Why You Should Have Owner's Title Insurance
These are just some of the hidden title risks that would not be disclosed by even the most meticulous title search, but are covered by an Owner's policy of title insurance:
Title may have been transferred through a foreclosure sale when all foreclosure statute requirements were not met. Notice may not have been given to a concerned party, or the prior property owner could have declared bankruptcy. Some of these situations can result in a foreclosure being rescinded.
Forgery and/or Fraud
Someone signs your name to a document without your knowledge or consent, or a person pretending to be the property owner executes documents.
Wills in the Chain of Title
An heir not named in a Will comes forward after closing. There could be heirs born after the will was executed. A Will may not have been properly probated, or it could have been misinterpreted.
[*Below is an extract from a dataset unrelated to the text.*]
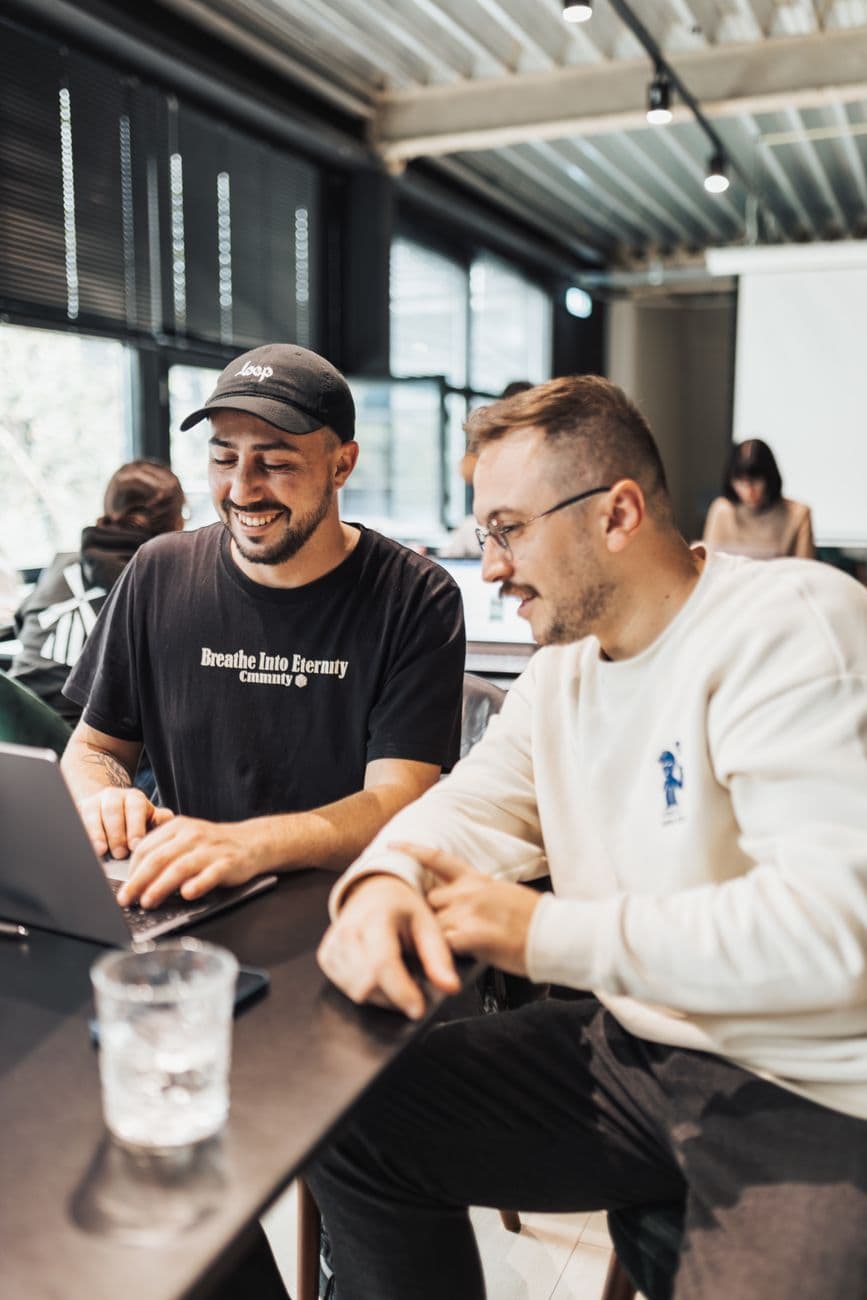Two founders working over a laptop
Incorrect Legal Descriptions
Errors made in a prior deed can continue forward for years to come. Metes and bounds legal descriptions are especially problematic.
Misrepresentation of Marital Status
Depending on the transaction, the signature of a spouse could be necessary to properly convey property. The validity of a divorce can also cause a title claim.
Problems with Public Records
There could be confusion due to similar or identical names. Incorrect tax data may have been furnished which could result in a tax sale. Incorrect indexing of the land records could result in a lien against real property being missed, and there have been clerical errors in recording legal documents. It’s also possible that unsatisfied claims are not shown in the public records.
Undue influence was placed on a grantor of a deed. The grantor in a deed could be mentally incompetent, or title may have been transferred by a minor. The Deed was never delivered, or the Deed was delivered after the death of a grantor. A Deed was executed under an expired or false power of attorney.